The calculator measures missingness correlation using the phi coefficient from the 2×2 table of observed and missing states.

phi = (a*d - b*c) / sqrt((a+b)(c+d)(a+c)(b+d))

a = both variables observed
b = first observed, second missing
c = first missing, second observed
d = both variables missing

3) Complete-case correlation

Only rows where both variables are present are used for the value correlation.

Pearson r = sum[(xi - x̄)(yi - ȳ)] / sqrt(sum[(xi - x̄)^2] * sum[(yi - ȳ)^2])

Spearman rho = Pearson correlation of ranked complete-case values

4) Retention and overlap metrics

Usable pair retention rate = complete pairs / total observations

Missingness overlap Jaccard = both missing / (x missing + y missing - both missing)

How to Use This Calculator

Enter short names for your two variables.
Paste aligned values into both text areas.
Keep row order identical across both variables.
List custom missing tokens if your dataset uses them.
Choose Pearson or Spearman for complete-case correlation.
Click the calculate button to generate metrics and graphs.
Review retention rate before trusting complete-case estimates.
Export the summary with the CSV or PDF buttons.

8 FAQs

1) What does missing data correlation measure?

It measures whether the absence of one variable tends to occur with the absence of another. This helps reveal structured missingness that may distort complete-case analysis, imputation, or downstream modeling decisions.

2) Why calculate phi for missingness?

Phi is appropriate for two binary indicators, such as missing versus observed. It quantifies whether missingness patterns move together, move apart, or show little direct relationship across aligned observations.

3) When should I choose Spearman instead of Pearson?

Choose Spearman when your complete cases are ordinal, nonlinear but monotonic, or strongly affected by outliers. Choose Pearson when you want linear association on roughly continuous, well-behaved complete-case values.

4) Why is my value correlation unavailable?

The complete-case correlation becomes unavailable when you have too few usable pairs or when one complete-case variable has zero variation. Both situations make the denominator collapse to zero.

5) What does a negative missingness phi mean?

A negative phi means the two missingness indicators move in opposite directions.

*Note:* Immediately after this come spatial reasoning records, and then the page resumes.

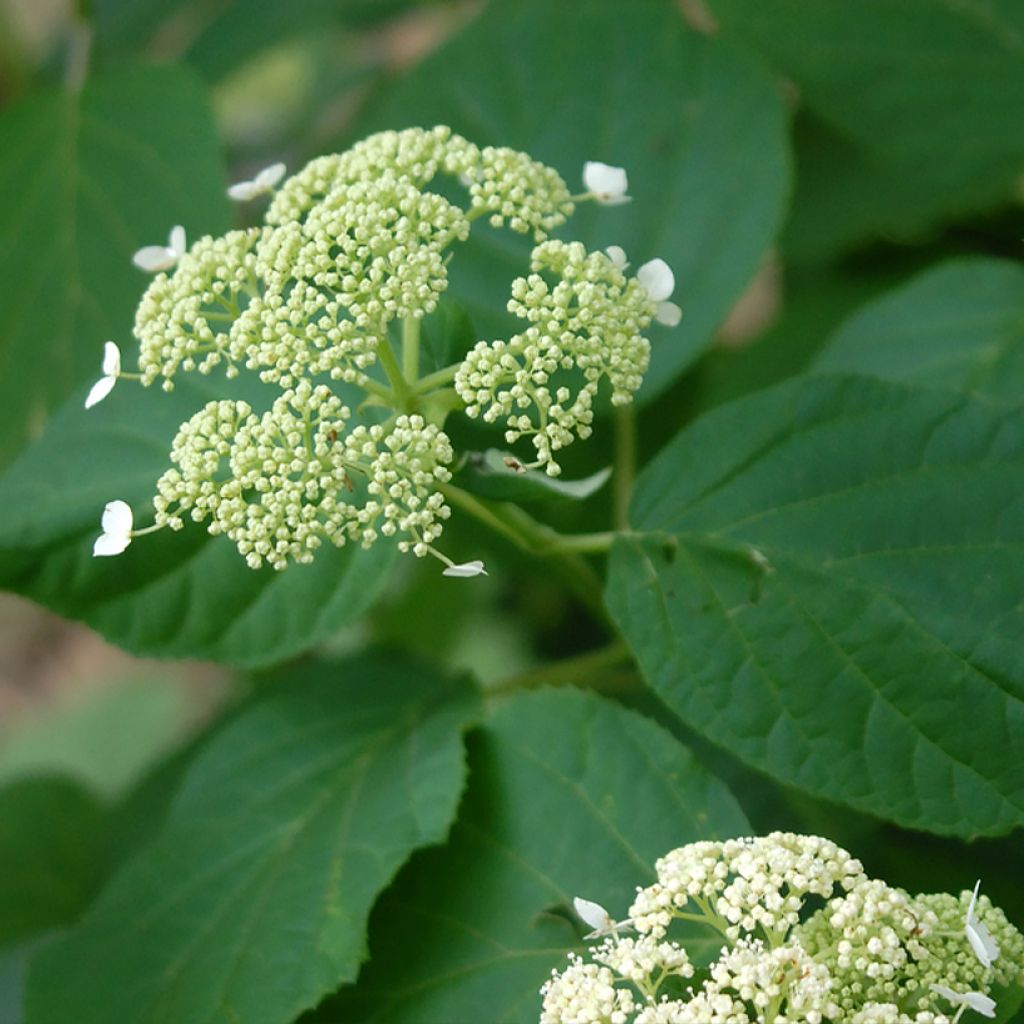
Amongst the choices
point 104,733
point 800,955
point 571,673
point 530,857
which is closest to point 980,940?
point 800,955

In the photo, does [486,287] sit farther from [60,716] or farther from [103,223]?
[60,716]

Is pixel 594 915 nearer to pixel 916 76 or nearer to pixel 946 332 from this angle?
pixel 946 332

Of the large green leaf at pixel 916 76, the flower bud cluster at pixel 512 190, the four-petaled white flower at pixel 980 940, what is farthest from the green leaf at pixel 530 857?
the large green leaf at pixel 916 76

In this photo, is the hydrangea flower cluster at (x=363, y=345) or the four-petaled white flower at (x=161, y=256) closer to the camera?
the hydrangea flower cluster at (x=363, y=345)

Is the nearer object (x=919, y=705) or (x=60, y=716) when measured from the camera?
(x=919, y=705)

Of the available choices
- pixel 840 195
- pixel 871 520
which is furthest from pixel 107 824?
pixel 840 195

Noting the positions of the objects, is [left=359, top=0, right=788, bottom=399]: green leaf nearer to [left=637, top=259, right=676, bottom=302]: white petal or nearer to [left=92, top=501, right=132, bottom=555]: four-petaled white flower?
[left=637, top=259, right=676, bottom=302]: white petal

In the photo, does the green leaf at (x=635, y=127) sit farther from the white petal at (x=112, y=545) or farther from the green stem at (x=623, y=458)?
the white petal at (x=112, y=545)
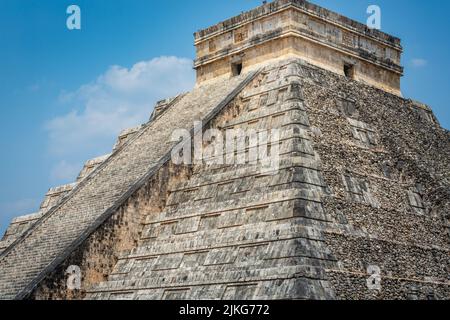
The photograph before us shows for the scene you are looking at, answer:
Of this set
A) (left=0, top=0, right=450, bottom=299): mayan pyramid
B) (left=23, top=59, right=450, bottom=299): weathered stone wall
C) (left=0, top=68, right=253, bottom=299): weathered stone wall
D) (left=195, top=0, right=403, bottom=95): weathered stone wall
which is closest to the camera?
(left=23, top=59, right=450, bottom=299): weathered stone wall

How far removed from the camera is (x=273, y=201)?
16953 millimetres

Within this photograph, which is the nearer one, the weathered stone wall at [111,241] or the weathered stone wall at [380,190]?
the weathered stone wall at [380,190]

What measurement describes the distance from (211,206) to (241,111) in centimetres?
391

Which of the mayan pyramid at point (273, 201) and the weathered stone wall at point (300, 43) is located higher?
the weathered stone wall at point (300, 43)

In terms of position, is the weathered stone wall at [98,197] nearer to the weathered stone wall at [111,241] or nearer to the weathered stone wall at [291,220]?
the weathered stone wall at [111,241]

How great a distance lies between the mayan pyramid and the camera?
53.4 feet

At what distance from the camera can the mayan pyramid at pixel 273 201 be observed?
53.4 feet

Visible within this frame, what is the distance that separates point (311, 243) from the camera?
1584 centimetres

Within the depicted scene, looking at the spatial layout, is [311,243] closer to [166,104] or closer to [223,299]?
[223,299]

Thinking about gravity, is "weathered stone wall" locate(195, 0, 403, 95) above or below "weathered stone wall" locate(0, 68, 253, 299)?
above

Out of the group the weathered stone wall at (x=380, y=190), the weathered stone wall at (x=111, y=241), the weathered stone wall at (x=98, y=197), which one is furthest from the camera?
the weathered stone wall at (x=98, y=197)

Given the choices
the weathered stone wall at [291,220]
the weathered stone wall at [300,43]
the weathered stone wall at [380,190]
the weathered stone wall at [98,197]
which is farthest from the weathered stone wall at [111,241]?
the weathered stone wall at [300,43]

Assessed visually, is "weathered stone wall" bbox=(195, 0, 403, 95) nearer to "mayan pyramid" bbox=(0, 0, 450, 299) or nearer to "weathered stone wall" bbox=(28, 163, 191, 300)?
"mayan pyramid" bbox=(0, 0, 450, 299)

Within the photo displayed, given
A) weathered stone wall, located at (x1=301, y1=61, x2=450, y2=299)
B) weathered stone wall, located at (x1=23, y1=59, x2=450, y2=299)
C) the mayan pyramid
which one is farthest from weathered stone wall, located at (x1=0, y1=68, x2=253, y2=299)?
weathered stone wall, located at (x1=301, y1=61, x2=450, y2=299)
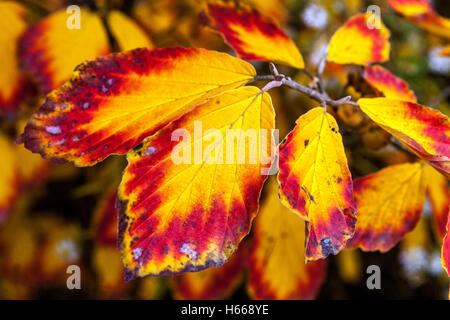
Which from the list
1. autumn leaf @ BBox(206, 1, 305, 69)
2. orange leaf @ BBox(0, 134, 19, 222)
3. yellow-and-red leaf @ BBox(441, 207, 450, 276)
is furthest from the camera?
orange leaf @ BBox(0, 134, 19, 222)

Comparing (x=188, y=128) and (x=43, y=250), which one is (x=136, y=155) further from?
(x=43, y=250)

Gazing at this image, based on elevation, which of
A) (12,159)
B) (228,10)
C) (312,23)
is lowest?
(12,159)

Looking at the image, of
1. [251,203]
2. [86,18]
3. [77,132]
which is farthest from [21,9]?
[251,203]

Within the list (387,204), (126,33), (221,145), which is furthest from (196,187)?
(126,33)

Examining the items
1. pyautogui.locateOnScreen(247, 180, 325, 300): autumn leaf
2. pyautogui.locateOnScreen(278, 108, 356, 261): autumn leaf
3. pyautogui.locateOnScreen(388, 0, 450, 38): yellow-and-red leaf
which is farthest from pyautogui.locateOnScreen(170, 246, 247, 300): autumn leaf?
pyautogui.locateOnScreen(388, 0, 450, 38): yellow-and-red leaf

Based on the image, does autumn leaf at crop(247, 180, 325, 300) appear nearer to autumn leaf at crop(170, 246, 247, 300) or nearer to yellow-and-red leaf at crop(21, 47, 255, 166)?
autumn leaf at crop(170, 246, 247, 300)

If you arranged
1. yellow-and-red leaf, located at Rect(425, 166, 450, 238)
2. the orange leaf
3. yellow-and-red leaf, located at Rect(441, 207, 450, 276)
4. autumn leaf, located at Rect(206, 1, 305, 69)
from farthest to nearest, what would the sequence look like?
the orange leaf, yellow-and-red leaf, located at Rect(425, 166, 450, 238), autumn leaf, located at Rect(206, 1, 305, 69), yellow-and-red leaf, located at Rect(441, 207, 450, 276)
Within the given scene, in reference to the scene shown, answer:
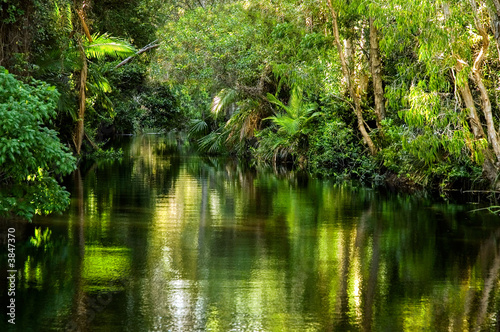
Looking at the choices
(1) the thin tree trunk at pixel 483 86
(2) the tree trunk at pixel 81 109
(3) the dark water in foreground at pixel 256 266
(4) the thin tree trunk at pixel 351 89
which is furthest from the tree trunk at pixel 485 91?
(2) the tree trunk at pixel 81 109

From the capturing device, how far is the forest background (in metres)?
11.4

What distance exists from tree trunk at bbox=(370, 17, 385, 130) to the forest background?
0.14ft

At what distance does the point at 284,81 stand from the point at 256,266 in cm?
1932

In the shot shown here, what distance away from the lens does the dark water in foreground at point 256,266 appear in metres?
6.75

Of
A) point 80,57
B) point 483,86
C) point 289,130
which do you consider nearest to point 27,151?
point 483,86

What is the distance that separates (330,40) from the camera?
868 inches

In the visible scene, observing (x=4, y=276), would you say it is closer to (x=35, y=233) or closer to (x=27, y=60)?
(x=35, y=233)

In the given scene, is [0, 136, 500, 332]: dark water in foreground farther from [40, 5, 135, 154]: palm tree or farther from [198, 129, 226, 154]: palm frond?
[198, 129, 226, 154]: palm frond

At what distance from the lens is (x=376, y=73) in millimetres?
22172

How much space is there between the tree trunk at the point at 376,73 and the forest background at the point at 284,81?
44mm

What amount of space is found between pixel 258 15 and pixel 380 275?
2460 centimetres

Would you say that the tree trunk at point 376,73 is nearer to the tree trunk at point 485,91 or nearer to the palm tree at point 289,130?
the palm tree at point 289,130

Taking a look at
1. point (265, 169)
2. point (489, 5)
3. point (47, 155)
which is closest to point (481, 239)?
point (489, 5)

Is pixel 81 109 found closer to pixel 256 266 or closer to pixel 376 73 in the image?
pixel 376 73
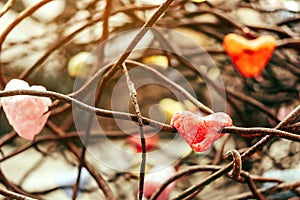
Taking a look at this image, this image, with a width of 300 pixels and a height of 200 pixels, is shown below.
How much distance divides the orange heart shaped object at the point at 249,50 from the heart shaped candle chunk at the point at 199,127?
202 millimetres

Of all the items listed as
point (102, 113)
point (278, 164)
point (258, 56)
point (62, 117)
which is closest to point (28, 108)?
point (102, 113)

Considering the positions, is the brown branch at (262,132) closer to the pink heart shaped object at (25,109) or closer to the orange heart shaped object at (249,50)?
the pink heart shaped object at (25,109)

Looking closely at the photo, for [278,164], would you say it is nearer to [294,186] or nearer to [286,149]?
[286,149]

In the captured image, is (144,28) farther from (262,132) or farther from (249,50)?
(249,50)

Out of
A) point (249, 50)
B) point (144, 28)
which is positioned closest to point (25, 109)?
point (144, 28)

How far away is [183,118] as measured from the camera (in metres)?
0.23

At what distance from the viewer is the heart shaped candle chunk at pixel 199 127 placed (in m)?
0.22

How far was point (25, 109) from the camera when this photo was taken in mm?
271

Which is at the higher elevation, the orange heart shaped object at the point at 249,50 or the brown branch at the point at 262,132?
the orange heart shaped object at the point at 249,50

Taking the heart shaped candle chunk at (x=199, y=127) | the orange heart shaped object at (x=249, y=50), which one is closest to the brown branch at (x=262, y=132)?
the heart shaped candle chunk at (x=199, y=127)

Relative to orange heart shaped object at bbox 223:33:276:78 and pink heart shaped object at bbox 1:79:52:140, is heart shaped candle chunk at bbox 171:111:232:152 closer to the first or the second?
pink heart shaped object at bbox 1:79:52:140

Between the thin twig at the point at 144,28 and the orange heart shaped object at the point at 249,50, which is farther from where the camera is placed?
the orange heart shaped object at the point at 249,50

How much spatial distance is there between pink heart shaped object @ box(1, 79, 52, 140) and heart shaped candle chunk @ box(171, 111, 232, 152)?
0.26 feet

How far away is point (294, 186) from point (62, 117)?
0.46m
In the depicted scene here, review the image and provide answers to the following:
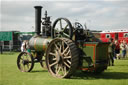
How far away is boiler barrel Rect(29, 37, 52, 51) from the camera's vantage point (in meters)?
8.18

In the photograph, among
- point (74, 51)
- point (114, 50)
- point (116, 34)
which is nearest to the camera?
point (74, 51)

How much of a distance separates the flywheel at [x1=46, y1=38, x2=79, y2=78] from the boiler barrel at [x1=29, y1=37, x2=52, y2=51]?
922 millimetres

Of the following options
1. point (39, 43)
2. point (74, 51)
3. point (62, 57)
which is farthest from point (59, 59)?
point (39, 43)

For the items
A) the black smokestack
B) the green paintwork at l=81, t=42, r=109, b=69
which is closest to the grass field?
the green paintwork at l=81, t=42, r=109, b=69

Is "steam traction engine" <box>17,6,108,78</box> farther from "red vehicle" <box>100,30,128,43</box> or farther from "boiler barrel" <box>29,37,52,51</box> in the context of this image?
"red vehicle" <box>100,30,128,43</box>

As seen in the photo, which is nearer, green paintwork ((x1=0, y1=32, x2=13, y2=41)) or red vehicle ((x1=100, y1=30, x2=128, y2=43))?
red vehicle ((x1=100, y1=30, x2=128, y2=43))

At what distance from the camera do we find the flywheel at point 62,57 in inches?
247

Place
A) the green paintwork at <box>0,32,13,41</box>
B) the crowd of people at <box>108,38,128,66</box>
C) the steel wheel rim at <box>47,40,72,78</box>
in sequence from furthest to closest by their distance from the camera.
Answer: the green paintwork at <box>0,32,13,41</box>
the crowd of people at <box>108,38,128,66</box>
the steel wheel rim at <box>47,40,72,78</box>

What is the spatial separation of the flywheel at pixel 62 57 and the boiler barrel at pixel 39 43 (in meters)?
0.92

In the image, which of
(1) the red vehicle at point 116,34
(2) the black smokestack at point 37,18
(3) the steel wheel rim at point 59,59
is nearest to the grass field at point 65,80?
(3) the steel wheel rim at point 59,59

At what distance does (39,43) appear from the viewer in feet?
27.9

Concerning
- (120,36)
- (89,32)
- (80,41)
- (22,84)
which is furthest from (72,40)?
(120,36)

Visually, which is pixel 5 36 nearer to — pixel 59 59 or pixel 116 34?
pixel 116 34

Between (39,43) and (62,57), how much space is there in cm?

In practice, one variable is more likely to be observed when the other is missing, rather than disappearing together.

6) Is a high complete-case correlation always trustworthy?

No. A strong complete-case correlation can still be misleading if retention is low or missingness is highly structured. Always read the missingness metrics and sample retention alongside the value correlation.

7) Can this calculator help before imputation?

Yes. It helps identify whether two variables share missingness structure before you choose imputation methods, feature filtering rules, or pairwise versus complete-case strategies in preprocessing workflows.

8) Does this replace full missing data diagnostics?

No. It is a focused diagnostic for two aligned variables. Broader workflows may still need missingness maps, mechanism testing, multiple imputation checks, and model-specific sensitivity analysis.